In memory of Professor Suzanne Butters

Art History has been hugely saddened by news of Professor Suzanne Butters, who has died after a period of illness at a hospital close to her home in Didsbury. This news will also reverberate, and shock many people, among wide academic circles in Italy, the US, and elsewhere.

Suzy was an international authority on sixteenth-century Italian architecture and art, on Italian Renaissance villas and gardens, and on the cultural histories of Florence and Rome. Florence was where, over many years, much of her research was carried out, and lies at the heart of her great two-volume work on the sculpting of porphyry, The Triumph of Vulcan (1996), recipient of prizes and global acclaim.

Florence has also been central to the research of her husband, historian Humfrey Butters, who survives her. Between them, the two have covered – albeit at different universities – every aspect of this period in Italy.

Suzy joined the then History of Art Department at the University of Manchester as lecturer in 1975 and stayed until her retirement in 2008. Thereafter she put all her remaining strength into research publications and conference papers; she only regretted towards the end of her life that she did not have the energy to travel as much and accomplish all the things she had set herself.

Through all her years in post she was a pivotal figure in the department and was always at the centre of new initiatives, some of which at School and Faculty level she steered through herself, such as the creation of the Italian Forum (a research centre sponsoring conferences and day events, on topics ranging from ancient to modern times) and the very successful interdisciplinary MA programme Constructions of the Sacred, the Holy, and the Supernatural.
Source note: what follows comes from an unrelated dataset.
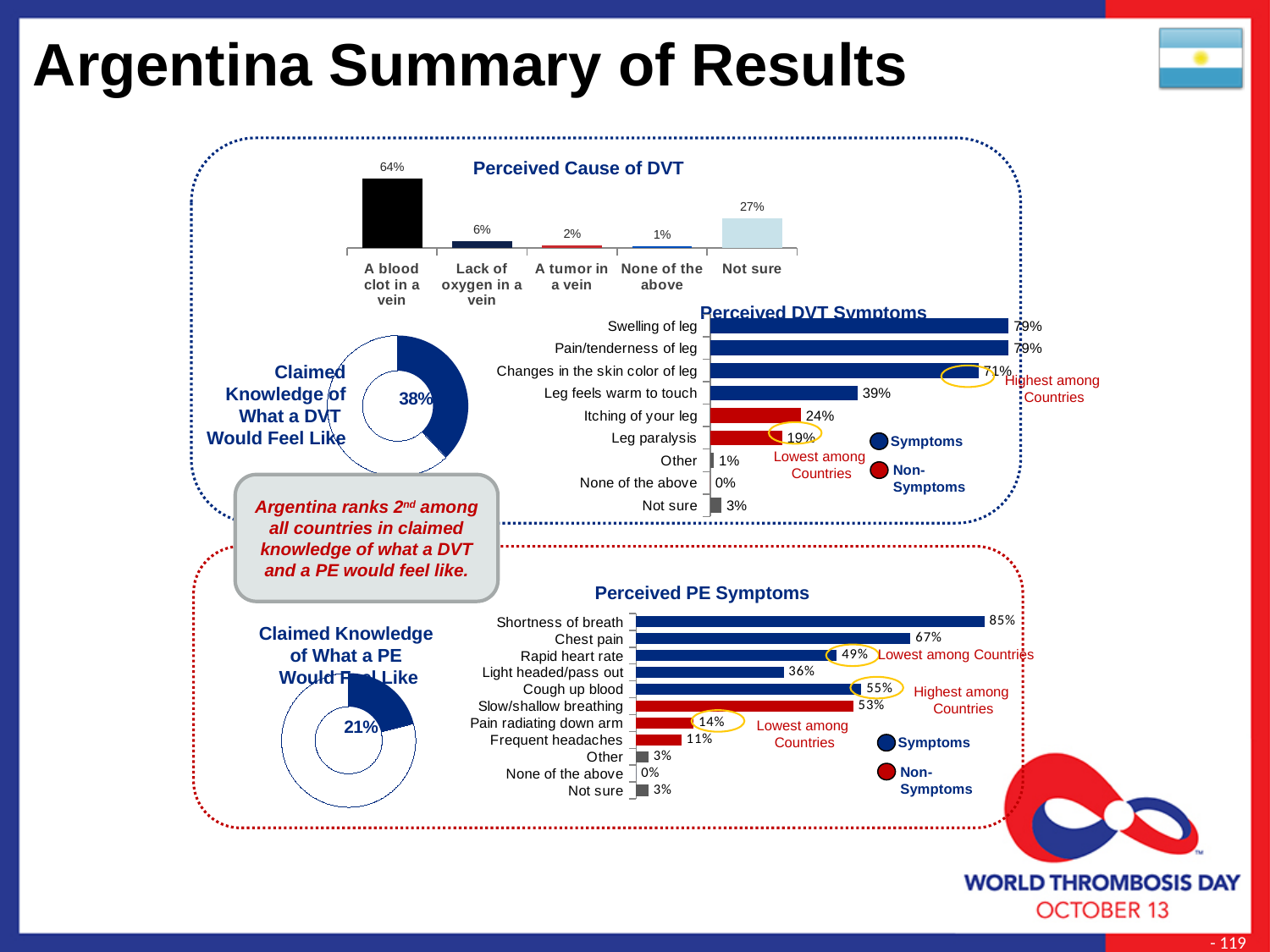
What value is shown in the Claimed Knowledge of What a DVT Would Feel Like donut chart? 38% In the Perceived Cause of DVT chart, what percentage is shown for 'A blood clot in a vein'? 64% In the Perceived DVT Symptoms chart, what percentage is shown for 'Leg feels warm to touch'? 39% What value is shown in the Claimed Knowledge of What a PE Would Feel Like donut chart? 21% In the Perceived PE Symptoms chart, which symptom has the highest value? Shortness of breath In the Perceived Cause of DVT chart, what is the difference between 'Not sure' and 'Lack of oxygen in a vein'? 21% In the Perceived Cause of DVT chart, how many categories are shown? 5 In the Perceived DVT Symptoms chart, what is the difference between 'Swelling of leg' and 'Changes in the skin color of leg'? 8% In the Perceived Cause of DVT chart, which category has the lowest value? None of the above What type of chart is the Perceived PE Symptoms chart? Bar chart In the Perceived PE Symptoms chart, what percentage is shown for 'Slow/shallow breathing'? 53% In the Perceived DVT Symptoms chart, which is larger, 'Itching of your leg' or 'Leg paralysis'? Itching of your leg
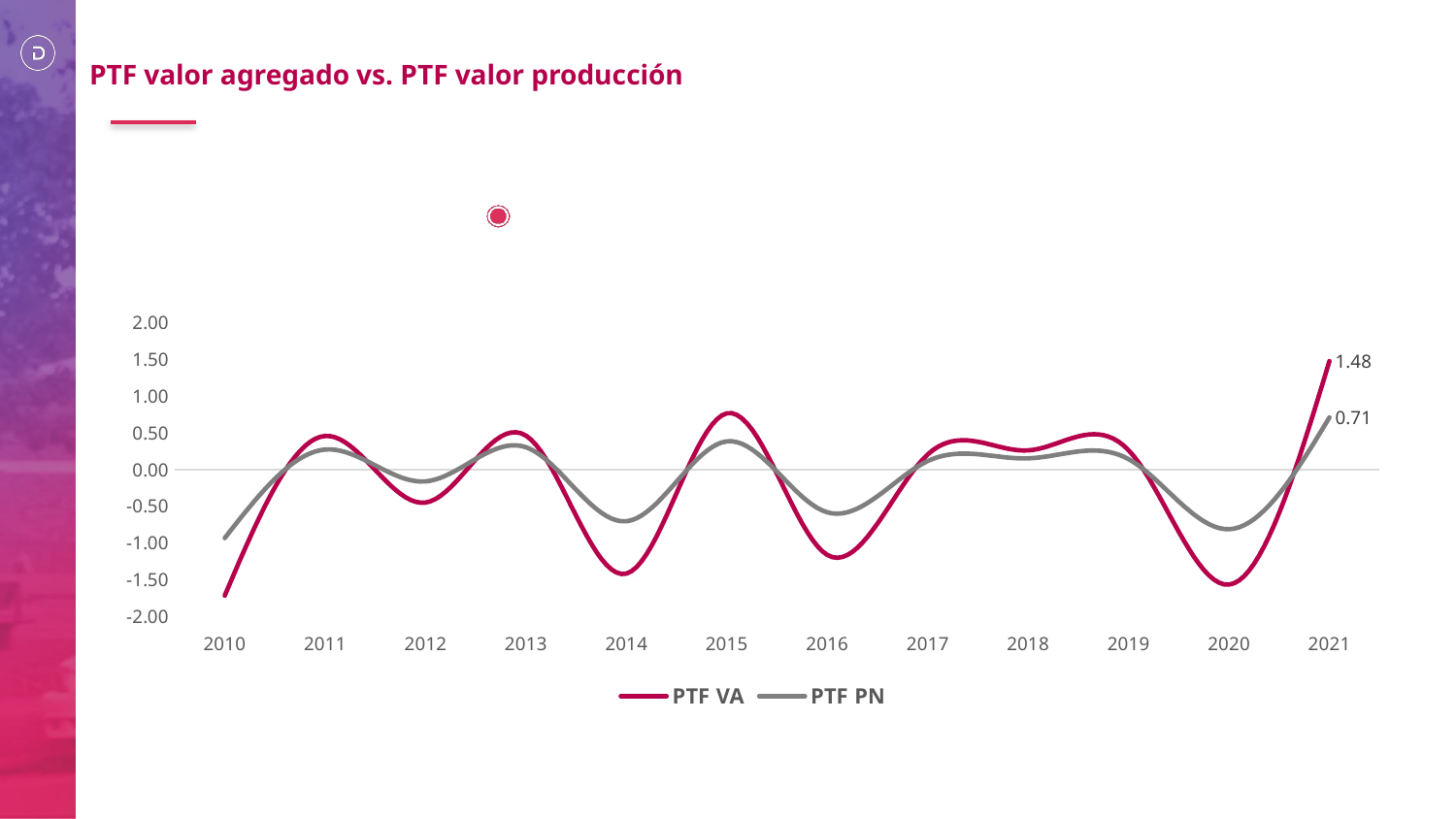
Is the value for PTF VA in 2010 greater or less than -1.00? less How many series does the legend list? 2 What is the value of PTF VA in 2021? 1.48 Is the value for PTF VA in 2020 greater or less than -1.00? less What kind of chart is shown on the slide? Line chart What is the value of PTF PN in 2021? 0.71 Is the value for PTF PN in 2014 greater or less than -0.50? less In 2021, which series has the larger value, PTF VA or PTF PN? PTF VA How many years are shown on the x axis? 12 In which year does PTF VA reach its highest value? 2021 What is the difference between PTF VA and PTF PN in 2021? 0.77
Suzy did not actively recruit PhDs, she simply attracted the best and brightest research students from both home and abroad, and a number of them now have academic posts in the UK, Europe, and the United States. She was equally attentive to her undergraduates, and a great many over the years will have had cause to rejoice at their good fortune of encountering her inspired teaching.

To all her students Suzy was extremely loyal, as she was to the department – in an era, dare one say, when university departments could still inspire the sort of loyalty that present-day university structures would scarcely recognise.
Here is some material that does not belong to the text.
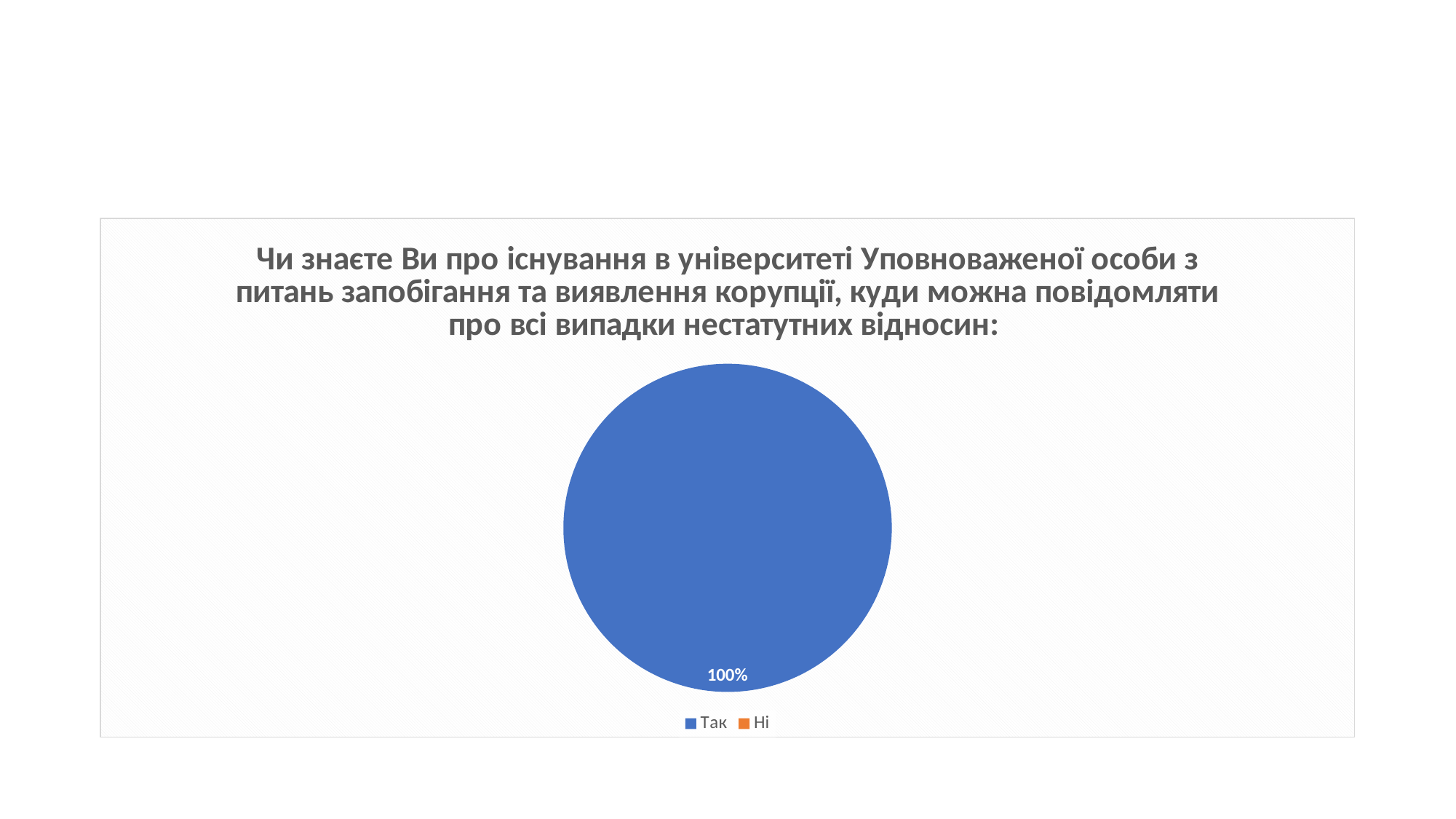
What share of the pie does the "Так" slice take? 100% What kind of chart is shown on the slide? pie chart Which category has the largest share of the pie? Так Which legend entry is shown in blue? Так How many entries does the legend list? 2 What is the only data label printed on the pie? 100% Which is larger, the share for "Так" or the share for "Ні"? Так Which legend entry is shown in orange? Ні Is the share for "Так" greater or less than 50%? greater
I regard myself as extraordinarily fortunate that I was in Manchester throughout the whole of Suzy's career here. For much of that time, her office was right opposite, and at the end of the day with our doors wide open we would shout out ideas for the next joint seminar or course proposal, with much irreverent banter in between.

Above all, she was enormous fun, full of rapid wit, and with an ability to turn any situation around to reveal its (sometimes darkly) humorous side. I was fortunate too to travel in her company on a number of study trips abroad, for she kept us all laughing most of the time – lecturers, students, coach drivers, everyone.

For Suzy (as it should be for us all), it was the best way of approaching the serious subject of art history.